§ Excerpt provided

Vocally, one of the most enjoyable sequences for me was the ‘descant off’ between Henri (Markesha McCoy) and Willie (Madison McKoy) during a perfectly ordinary hymn. What voices! And terrific acting from these pair too. McCoy brings sass and vinegar to her role as the bar owner, she’s a dyke with duct tape and not afraid to use it, and McKoy’s overdone flamboyance and hand flappy gaiety is how a flame might have portrayed himself to the world those days.
In contrast is Thomas Campbell’s Richard. The bar also served as an outreach of the fledgling Metropolitan Community Church of which Richard is the Pastor. Campbell plays such a great role here, understated and yet involved, he is so much the man of peace, compassion and big picture thinking, who is both bemused and proactive. And his skills are called upon when conflict breaks out between Buddy (Anthony Harkin) and Dale (David Hooley).
Stellar work by Hooley in this pivotal role. By design, he is seldom front and centre in the mix of personalities, yet the pathos of his hanger-on status is evident every time he engages with the group. A found family who espouse inclusion and solidarity. Least capable of honesty in that bond is piano-player Buddy, troubled and conflicted work by Harkin who avoids any straight-acting clichés. Instead he cuts through the crust of our judgement to bring a poignant reflection of the times.
There are so many aspects of Shaun Rennie’s direction that I loved but it’s the choices like that which really give his production depth. And the way in which the whole work is so enriched by the characterisation of the irrepressible drag artiste Freddy. Played by Ryan Gonzalez, Freddy is superbly placed between macho Latin construction worker and diva. Never campy, two on stage would have been waaay too many, yet always excitable Gonzalez brings such truth to his creation. And he is costumed perfectly to show the before and after that only drag can truly attain.
His mum (Martelle Hammer) is steady, strong and value adds in providing the support and acceptance of the straight community and real-life family. Just part of the political undertow of a show which is peopled by the persecuted. Some with hope, some with the inertia of oppression and some at a full pelt run away from the past but all in constant movement.

§ Activity list
a) According to the review, which actor plays Richard, the pastor?
b) Print the stretch of the review from "Stellar work by" through "of the times.".
c) Sum up the review in two sentences.

§ Input data
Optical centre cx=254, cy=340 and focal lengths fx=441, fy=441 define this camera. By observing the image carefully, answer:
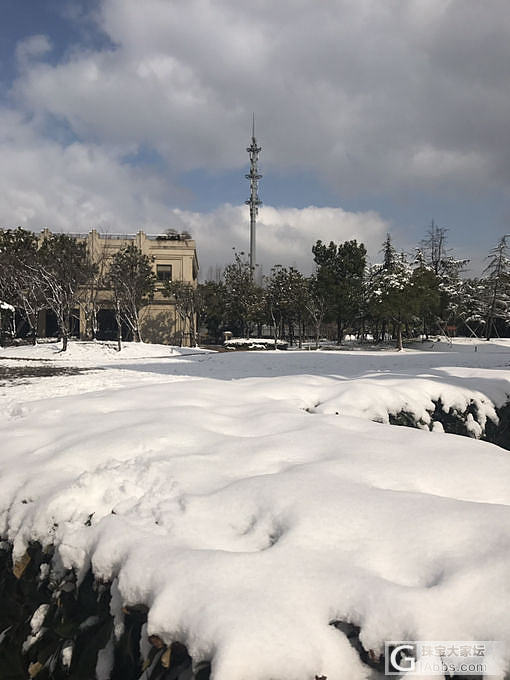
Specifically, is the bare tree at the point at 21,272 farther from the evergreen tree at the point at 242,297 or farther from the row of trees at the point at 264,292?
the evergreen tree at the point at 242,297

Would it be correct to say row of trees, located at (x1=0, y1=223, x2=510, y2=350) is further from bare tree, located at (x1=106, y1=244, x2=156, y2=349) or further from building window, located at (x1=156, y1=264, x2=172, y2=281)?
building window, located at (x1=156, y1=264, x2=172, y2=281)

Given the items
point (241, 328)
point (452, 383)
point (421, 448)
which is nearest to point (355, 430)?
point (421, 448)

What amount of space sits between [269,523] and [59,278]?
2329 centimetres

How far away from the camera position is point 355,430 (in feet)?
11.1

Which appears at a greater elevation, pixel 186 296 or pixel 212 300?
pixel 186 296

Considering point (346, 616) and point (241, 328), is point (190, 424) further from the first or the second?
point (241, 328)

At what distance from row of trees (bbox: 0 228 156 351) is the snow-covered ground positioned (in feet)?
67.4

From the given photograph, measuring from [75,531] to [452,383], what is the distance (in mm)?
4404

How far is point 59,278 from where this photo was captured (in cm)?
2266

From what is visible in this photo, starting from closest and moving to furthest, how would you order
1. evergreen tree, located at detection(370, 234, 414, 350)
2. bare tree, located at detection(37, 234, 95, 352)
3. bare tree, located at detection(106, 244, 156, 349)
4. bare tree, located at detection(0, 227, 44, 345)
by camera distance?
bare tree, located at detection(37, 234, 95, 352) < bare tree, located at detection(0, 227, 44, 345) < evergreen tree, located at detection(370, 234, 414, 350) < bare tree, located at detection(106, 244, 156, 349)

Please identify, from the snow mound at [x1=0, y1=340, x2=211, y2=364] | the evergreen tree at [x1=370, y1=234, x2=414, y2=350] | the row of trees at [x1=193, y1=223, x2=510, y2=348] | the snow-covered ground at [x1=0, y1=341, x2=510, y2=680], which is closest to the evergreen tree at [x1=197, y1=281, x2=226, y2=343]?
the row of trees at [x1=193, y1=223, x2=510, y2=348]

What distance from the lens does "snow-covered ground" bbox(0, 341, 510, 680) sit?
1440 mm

...

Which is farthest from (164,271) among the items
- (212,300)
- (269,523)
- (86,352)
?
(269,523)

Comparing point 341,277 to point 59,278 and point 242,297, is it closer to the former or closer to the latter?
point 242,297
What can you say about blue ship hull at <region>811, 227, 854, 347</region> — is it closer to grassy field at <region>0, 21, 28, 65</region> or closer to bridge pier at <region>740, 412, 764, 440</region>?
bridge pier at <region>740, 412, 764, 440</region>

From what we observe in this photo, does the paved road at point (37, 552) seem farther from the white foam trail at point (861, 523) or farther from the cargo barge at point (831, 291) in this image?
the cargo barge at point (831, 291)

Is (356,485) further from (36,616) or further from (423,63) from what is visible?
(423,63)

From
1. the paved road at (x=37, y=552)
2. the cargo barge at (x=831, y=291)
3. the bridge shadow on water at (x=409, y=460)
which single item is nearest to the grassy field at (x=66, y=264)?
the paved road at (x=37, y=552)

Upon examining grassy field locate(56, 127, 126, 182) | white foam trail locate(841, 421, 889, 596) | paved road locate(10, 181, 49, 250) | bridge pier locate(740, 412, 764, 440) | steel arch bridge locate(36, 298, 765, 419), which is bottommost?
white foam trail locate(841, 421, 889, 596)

§ Solutions in order
a) Thomas Campbell

b)
Stellar work by Hooley in this pivotal role. By design, he is seldom front and centre in the mix of personalities, yet the pathos of his hanger-on status is evident every time he engages with the group. A found family who espouse inclusion and solidarity. Least capable of honesty in that bond is piano-player Buddy, troubled and conflicted work by Harkin who avoids any straight-acting clichés. Instead he cuts through the crust of our judgement to bring a poignant reflection of the times.

c) The review praises the cast of Shaun Rennie's production, singling out the vocal "descant off" between Markesha McCoy as bar owner Henri and Madison McKoy as Willie, Thomas Campbell's understated Richard, pastor of the fledgling Metropolitan Community Church, and the work of David Hooley as Dale and Anthony Harkin as Buddy. It also highlights Ryan Gonzalez's truthful portrayal of the drag artiste Freddy and Martelle Hammer as his mum, and describes the show as peopled by the persecuted, all in constant movement.